The study of the relationship between circular RNA (circRNA) and disease is crucial for understanding the mechanisms underlying disease onset. However, relying on biological experiments to explore all potential connections between circRNAs and diseases is both time-consuming and labor-intensive. While various prediction methods have been proposed, they still possess certain limitations in their ability to extract deep features. In this study, we introduce an innovative computational framework called Graph Isomorphism Networks and Graph Sampling Aggregation for predicting unknown circRNA-disease associations (GINSACDA). Specifically, GINSACDA first computes the Gaussian interactive profile kernel (GIP) similarity and functional similarity of circRNAs, as well as the GIP similarity and semantic similarity of diseases, serving as global features. Then, node labels extracted from seven-hop subgraphs connected to the target nodes are used as local features, which are fused with the global features.

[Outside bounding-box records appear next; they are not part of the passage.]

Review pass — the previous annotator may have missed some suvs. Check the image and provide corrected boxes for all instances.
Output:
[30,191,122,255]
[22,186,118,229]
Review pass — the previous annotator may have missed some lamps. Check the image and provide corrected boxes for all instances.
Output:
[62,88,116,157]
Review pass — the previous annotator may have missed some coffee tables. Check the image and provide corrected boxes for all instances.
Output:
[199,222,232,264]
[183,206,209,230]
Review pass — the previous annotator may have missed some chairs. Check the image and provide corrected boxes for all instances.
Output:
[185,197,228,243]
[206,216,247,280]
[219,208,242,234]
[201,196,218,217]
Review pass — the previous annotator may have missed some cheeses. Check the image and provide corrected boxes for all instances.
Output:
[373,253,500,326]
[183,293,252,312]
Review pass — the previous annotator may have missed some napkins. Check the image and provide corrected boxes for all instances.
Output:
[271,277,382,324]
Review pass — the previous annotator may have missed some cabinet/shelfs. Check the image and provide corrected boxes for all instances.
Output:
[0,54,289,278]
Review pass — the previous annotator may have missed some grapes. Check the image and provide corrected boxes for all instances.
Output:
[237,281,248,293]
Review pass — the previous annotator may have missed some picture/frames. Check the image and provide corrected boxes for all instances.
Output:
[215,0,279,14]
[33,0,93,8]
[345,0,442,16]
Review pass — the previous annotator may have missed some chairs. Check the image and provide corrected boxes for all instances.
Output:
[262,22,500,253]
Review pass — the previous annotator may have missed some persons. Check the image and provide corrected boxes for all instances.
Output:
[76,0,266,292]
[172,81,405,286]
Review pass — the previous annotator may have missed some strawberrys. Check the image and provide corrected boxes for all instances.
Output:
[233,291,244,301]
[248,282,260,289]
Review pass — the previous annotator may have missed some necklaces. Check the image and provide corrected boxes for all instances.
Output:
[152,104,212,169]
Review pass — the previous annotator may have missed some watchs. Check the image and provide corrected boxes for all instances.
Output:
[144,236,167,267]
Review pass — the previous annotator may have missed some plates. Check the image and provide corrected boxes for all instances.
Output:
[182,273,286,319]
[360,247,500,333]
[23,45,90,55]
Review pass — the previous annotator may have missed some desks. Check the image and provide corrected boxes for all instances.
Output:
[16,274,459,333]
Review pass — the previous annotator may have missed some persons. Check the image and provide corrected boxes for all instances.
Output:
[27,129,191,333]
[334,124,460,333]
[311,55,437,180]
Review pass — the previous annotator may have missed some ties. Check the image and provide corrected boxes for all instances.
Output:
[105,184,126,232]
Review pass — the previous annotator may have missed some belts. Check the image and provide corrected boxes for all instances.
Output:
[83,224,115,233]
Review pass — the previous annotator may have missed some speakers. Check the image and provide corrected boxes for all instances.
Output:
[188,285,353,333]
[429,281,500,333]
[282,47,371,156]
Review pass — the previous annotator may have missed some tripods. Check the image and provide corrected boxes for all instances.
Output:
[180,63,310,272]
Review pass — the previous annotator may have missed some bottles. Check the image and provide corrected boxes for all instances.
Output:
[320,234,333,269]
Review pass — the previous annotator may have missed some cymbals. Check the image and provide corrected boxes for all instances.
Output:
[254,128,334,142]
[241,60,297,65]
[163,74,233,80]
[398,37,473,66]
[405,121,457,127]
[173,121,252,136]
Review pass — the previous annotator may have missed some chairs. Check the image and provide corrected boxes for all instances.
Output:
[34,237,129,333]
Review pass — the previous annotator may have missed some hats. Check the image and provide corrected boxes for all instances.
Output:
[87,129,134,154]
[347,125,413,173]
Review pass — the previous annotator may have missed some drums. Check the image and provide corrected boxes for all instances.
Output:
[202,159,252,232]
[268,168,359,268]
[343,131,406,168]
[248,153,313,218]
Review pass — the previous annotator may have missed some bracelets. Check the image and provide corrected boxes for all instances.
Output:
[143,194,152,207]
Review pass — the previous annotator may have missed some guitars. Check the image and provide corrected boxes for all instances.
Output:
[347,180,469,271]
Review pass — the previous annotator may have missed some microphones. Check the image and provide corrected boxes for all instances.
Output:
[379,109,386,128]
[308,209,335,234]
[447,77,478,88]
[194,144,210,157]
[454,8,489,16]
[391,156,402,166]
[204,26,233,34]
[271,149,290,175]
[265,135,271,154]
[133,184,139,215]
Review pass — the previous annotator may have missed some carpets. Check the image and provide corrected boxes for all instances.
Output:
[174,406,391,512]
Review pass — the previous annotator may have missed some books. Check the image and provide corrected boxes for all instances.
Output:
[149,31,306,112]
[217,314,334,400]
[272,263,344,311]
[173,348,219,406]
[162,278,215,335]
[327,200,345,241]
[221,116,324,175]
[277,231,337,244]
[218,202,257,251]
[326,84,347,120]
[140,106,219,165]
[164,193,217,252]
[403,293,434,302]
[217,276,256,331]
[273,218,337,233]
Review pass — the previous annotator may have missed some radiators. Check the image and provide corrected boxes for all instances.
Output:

Next, the fused features are input into a Graph Isomorphism Network (GIN) for feature extraction and combined with the Graph Sampling Aggregation (GraphSAGE) method to extract deeper hidden features. Finally, we employed a fully connected layer to compute the prediction scores. The results of five-fold cross-validation conducted on two datasets indicate that GINSACDA outperforms five other state-of-the-art models. Additionally, we conducted case studies on hepatocellular carcinoma and breast cancer to further validate the superior predictive capabilities of our model.